2.2. Data description and processing

2.2.1. Data description

In this work, two kinds of large temporal networks are taken to evaluate the performance of algorithms. One is scholar social network which is from the SCHOLAT website. The SCHOLAT is an emerging social system specifically designed and built for scholars, learners and course instructors in China. And the SCHOLAT website allows users around academic and learning discourse to strengthen social interaction and collaboration among scholar communities. This social network is an open-access dataset from SCHOLAT Lab which contains 10 607 nodes and 168 540 links. This dataset has been divided into the training set ${L}_{t}^{T}$ and the future links set ${L}_{t+1}^{P}$. According our precious study, the scholar social network is short-path network as shown in figure 2(a). More complete statistics of the social dataset are given in table 1.

Figure 2.

:: LISTED ENTRIES ::
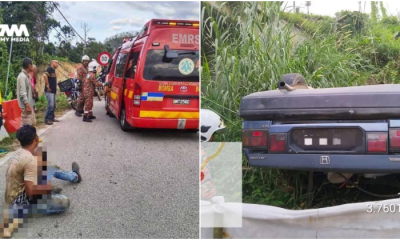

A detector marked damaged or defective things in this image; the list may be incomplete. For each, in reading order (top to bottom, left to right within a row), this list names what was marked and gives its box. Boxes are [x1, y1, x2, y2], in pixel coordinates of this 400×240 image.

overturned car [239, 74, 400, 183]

--

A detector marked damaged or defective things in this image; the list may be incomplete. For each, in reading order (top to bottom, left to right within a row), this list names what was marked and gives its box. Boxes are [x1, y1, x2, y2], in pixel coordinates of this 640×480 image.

--

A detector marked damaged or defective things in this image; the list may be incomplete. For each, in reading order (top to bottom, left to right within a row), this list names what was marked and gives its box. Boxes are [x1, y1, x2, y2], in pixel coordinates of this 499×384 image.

:: COMPLETE THE FOLLOWING ::
A – According to the data description, how many nodes and links does the open-access dataset from SCHOLAT Lab contain?
B – Rewrite the data description starting with "In this work, two" and going on through "given in table 1.", with "growing" in place of "emerging".

:: TASK RESULTS ::
A – 10 607 nodes and 168 540 links.

B –
In this work, two kinds of large temporal networks are taken to evaluate the performance of algorithms. One is scholar social network which is from the SCHOLAT website. The SCHOLAT is an growing social system specifically designed and built for scholars, learners and course instructors in China. And the SCHOLAT website allows users around academic and learning discourse to strengthen social interaction and collaboration among scholar communities. This social network is an open-access dataset from SCHOLAT Lab which contains 10 607 nodes and 168 540 links. This dataset has been divided into the training set ${L}_{t}^{T}$ and the future links set ${L}_{t+1}^{P}$. According our precious study, the scholar social network is short-path network as shown in figure 2(a). More complete statistics of the social dataset are given in table 1.